Stated exercise: Turn every line of the records below into one numbered list, skipping blank lines and leaving the pictures out.

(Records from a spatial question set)
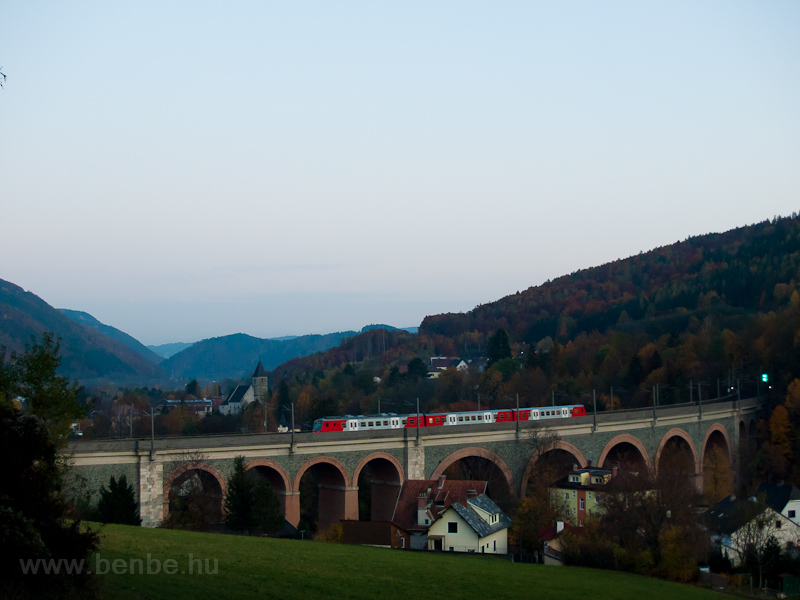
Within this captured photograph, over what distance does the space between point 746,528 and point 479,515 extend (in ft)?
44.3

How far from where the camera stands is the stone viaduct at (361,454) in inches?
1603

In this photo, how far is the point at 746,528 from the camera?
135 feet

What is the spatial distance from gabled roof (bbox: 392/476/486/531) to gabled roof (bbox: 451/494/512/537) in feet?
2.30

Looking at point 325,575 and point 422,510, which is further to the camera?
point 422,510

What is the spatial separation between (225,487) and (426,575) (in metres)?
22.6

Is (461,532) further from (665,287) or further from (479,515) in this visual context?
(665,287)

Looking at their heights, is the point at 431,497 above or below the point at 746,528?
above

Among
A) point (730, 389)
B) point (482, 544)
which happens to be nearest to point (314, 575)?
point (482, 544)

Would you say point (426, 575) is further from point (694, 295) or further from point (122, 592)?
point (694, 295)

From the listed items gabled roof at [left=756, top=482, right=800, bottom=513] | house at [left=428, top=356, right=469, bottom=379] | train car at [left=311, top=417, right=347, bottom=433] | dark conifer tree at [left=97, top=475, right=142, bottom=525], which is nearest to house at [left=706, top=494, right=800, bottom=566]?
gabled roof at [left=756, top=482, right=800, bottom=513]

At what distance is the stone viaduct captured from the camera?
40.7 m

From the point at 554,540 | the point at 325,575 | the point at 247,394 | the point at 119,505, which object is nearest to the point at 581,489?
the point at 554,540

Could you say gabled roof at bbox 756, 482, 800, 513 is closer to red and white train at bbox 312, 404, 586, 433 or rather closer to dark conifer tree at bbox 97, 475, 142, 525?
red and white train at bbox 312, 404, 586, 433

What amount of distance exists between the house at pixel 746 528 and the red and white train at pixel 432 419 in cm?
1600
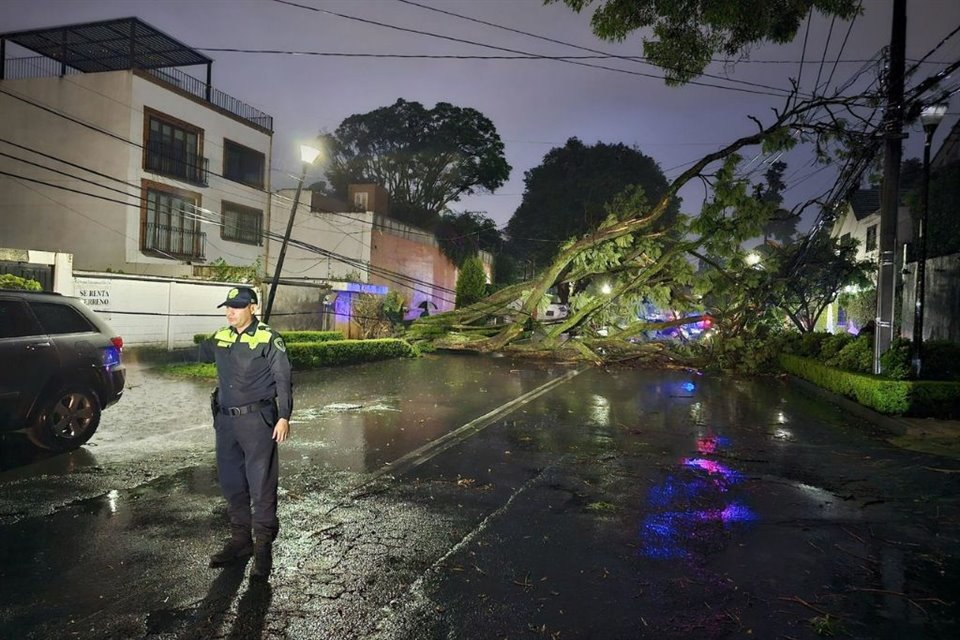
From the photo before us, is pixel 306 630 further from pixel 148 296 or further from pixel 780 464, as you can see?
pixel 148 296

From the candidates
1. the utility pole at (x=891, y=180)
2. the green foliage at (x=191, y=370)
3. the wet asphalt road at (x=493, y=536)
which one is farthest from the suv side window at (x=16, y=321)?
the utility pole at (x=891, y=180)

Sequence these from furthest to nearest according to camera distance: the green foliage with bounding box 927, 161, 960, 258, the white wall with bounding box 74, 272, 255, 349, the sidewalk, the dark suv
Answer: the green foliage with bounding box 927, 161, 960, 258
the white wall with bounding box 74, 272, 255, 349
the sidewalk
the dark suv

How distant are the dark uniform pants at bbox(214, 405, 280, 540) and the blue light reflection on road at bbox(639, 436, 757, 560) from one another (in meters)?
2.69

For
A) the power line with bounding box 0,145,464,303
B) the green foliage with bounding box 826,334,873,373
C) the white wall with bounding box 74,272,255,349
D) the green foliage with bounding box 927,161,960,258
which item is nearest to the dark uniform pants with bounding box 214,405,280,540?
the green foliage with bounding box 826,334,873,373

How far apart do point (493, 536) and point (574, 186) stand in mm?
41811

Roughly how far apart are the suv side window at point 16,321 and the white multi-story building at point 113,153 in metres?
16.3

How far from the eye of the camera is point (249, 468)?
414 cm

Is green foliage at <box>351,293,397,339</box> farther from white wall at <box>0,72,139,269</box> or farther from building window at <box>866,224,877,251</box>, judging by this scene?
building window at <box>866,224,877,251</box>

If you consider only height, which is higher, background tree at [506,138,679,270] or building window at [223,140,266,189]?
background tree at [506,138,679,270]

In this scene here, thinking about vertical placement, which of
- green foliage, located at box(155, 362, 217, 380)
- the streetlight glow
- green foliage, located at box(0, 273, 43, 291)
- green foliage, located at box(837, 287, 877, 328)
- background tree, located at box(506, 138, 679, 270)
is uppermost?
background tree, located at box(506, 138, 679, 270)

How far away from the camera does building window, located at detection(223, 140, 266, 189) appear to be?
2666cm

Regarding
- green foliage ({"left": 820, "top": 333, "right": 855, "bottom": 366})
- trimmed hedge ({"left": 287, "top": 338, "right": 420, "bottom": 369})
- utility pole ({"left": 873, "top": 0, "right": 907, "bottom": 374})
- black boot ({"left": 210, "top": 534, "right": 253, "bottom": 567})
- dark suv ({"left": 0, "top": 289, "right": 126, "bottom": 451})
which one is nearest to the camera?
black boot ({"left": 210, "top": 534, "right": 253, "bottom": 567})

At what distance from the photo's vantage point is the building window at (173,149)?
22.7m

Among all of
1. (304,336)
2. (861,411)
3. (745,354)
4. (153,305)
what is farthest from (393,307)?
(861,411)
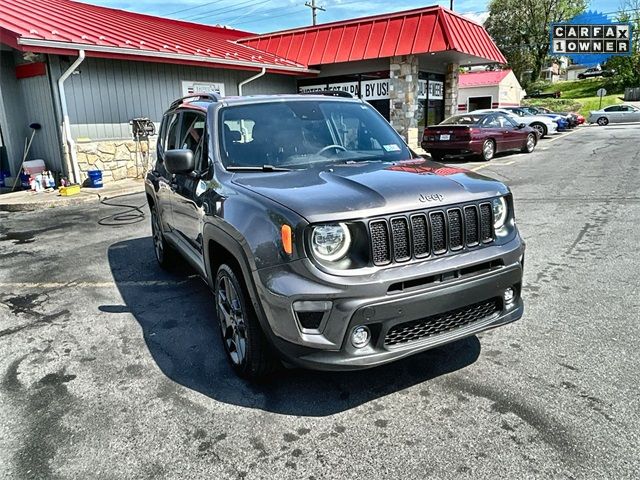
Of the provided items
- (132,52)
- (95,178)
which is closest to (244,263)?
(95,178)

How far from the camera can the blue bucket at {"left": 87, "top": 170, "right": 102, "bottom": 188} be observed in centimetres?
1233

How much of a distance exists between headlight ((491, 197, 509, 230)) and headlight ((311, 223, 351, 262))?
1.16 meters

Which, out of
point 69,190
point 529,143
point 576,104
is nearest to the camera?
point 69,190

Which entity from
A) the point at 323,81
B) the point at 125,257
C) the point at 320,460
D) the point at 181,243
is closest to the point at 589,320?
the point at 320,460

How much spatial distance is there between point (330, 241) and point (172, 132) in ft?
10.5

Worked answer:
1. Within this captured photograph, over what distance does the space between point 746,528 and point 479,515 extend (in ft)?
2. 44.3
3. How far from where the camera stands is the stone viaduct at (361,454) in inches?
4. 1603
5. In this photo, how far is the point at 746,528 from the camera?
6. 135 feet
7. What is the spatial distance from gabled roof (bbox: 392/476/486/531) to gabled roof (bbox: 451/494/512/537) in feet?
8. 2.30
9. Looking at point 325,575 and point 422,510, which is further to the camera?
10. point 422,510
11. What is the spatial separation between (225,487) and (426,575) (in metres)?
12. 22.6
13. Is (461,532) further from (665,287) or further from (479,515) in this visual context?
14. (665,287)
15. Looking at their heights, is the point at 431,497 above or below the point at 746,528?
16. above
17. Among
18. A) point (730, 389)
19. B) point (482, 544)
20. which happens to be nearest to point (314, 575)?
21. point (482, 544)
22. Would you say point (426, 575) is further from point (694, 295) or further from point (122, 592)?
23. point (694, 295)
24. From the listed items gabled roof at [left=756, top=482, right=800, bottom=513] | house at [left=428, top=356, right=469, bottom=379] | train car at [left=311, top=417, right=347, bottom=433] | dark conifer tree at [left=97, top=475, right=142, bottom=525], which is nearest to house at [left=706, top=494, right=800, bottom=566]?
25. gabled roof at [left=756, top=482, right=800, bottom=513]
26. At what distance is the stone viaduct captured from the camera?
27. 40.7 m
28. From the point at 554,540 | the point at 325,575 | the point at 247,394 | the point at 119,505, which object is nearest to the point at 581,489?
29. the point at 554,540
30. Could you say gabled roof at bbox 756, 482, 800, 513 is closer to red and white train at bbox 312, 404, 586, 433 or rather closer to dark conifer tree at bbox 97, 475, 142, 525?
31. red and white train at bbox 312, 404, 586, 433
32. What amount of distance exists between the house at pixel 746 528 and the red and white train at pixel 432 419 in cm?
33. 1600
34. From the photo before us, is pixel 306 630 further from pixel 148 296 or further from pixel 780 464, as you can see?
35. pixel 148 296
36. From the candidates
37. 1. the utility pole at (x=891, y=180)
38. 2. the green foliage at (x=191, y=370)
39. 3. the wet asphalt road at (x=493, y=536)
40. which one is farthest from the suv side window at (x=16, y=321)?
41. the utility pole at (x=891, y=180)
42. Sequence these from furthest to nearest according to camera distance: the green foliage with bounding box 927, 161, 960, 258, the white wall with bounding box 74, 272, 255, 349, the sidewalk, the dark suv
43. Answer: the green foliage with bounding box 927, 161, 960, 258
44. the white wall with bounding box 74, 272, 255, 349
45. the sidewalk
46. the dark suv
47. How distant are the dark uniform pants at bbox(214, 405, 280, 540) and the blue light reflection on road at bbox(639, 436, 757, 560) from one another (in meters)?
48. 2.69
49. For
50. A) the power line with bounding box 0,145,464,303
51. B) the green foliage with bounding box 826,334,873,373
52. C) the white wall with bounding box 74,272,255,349
53. D) the green foliage with bounding box 927,161,960,258
54. which item is nearest to the dark uniform pants with bounding box 214,405,280,540?
55. the green foliage with bounding box 826,334,873,373
56. How far apart do point (493, 536) and point (574, 186) stand in mm?
57. 41811
58. Roughly how far apart are the suv side window at point 16,321 and the white multi-story building at point 113,153 in metres?
59. 16.3
60. How far from the eye of the camera is point (249, 468)?
61. 414 cm
62. Is green foliage at <box>351,293,397,339</box> farther from white wall at <box>0,72,139,269</box> or farther from building window at <box>866,224,877,251</box>, judging by this scene?
63. building window at <box>866,224,877,251</box>
64. If you consider only height, which is higher, background tree at [506,138,679,270] or building window at [223,140,266,189]?
65. background tree at [506,138,679,270]
66. In this scene here, thinking about vertical placement, which of
67. - green foliage, located at box(155, 362, 217, 380)
68. - the streetlight glow
69. - green foliage, located at box(0, 273, 43, 291)
70. - green foliage, located at box(837, 287, 877, 328)
71. - background tree, located at box(506, 138, 679, 270)
72. is uppermost?
73. background tree, located at box(506, 138, 679, 270)
74. How far away from the camera does building window, located at detection(223, 140, 266, 189) appear to be?
75. 2666cm
76. Regarding
77. - green foliage ({"left": 820, "top": 333, "right": 855, "bottom": 366})
78. - trimmed hedge ({"left": 287, "top": 338, "right": 420, "bottom": 369})
79. - utility pole ({"left": 873, "top": 0, "right": 907, "bottom": 374})
80. - black boot ({"left": 210, "top": 534, "right": 253, "bottom": 567})
81. - dark suv ({"left": 0, "top": 289, "right": 126, "bottom": 451})
82. which one is nearest to the camera?
83. black boot ({"left": 210, "top": 534, "right": 253, "bottom": 567})
84. At what distance from the photo's vantage point is the building window at (173,149)?
85. 22.7m
86. Among all of
87. 1. (304,336)
88. 2. (861,411)
89. 3. (745,354)
90. 4. (153,305)
91. what is farthest from (393,307)?
92. (861,411)
93. Of the provided items
94. - (132,52)
95. - (95,178)
96. which is closest to (244,263)?
97. (95,178)
98. How far from the camera can the blue bucket at {"left": 87, "top": 170, "right": 102, "bottom": 188} be observed in centimetres?
99. 1233
100. How much of a distance exists between headlight ((491, 197, 509, 230)) and headlight ((311, 223, 351, 262))?
101. 1.16 meters
102. Which, out of
103. point 69,190
104. point 529,143
105. point 576,104
106. is nearest to the camera?
107. point 69,190
108. Which entity from
109. A) the point at 323,81
110. B) the point at 125,257
111. C) the point at 320,460
112. D) the point at 181,243
113. is closest to the point at 589,320?
114. the point at 320,460
115. How much spatial distance is there between point (330, 241) and point (172, 132) in ft?
116. 10.5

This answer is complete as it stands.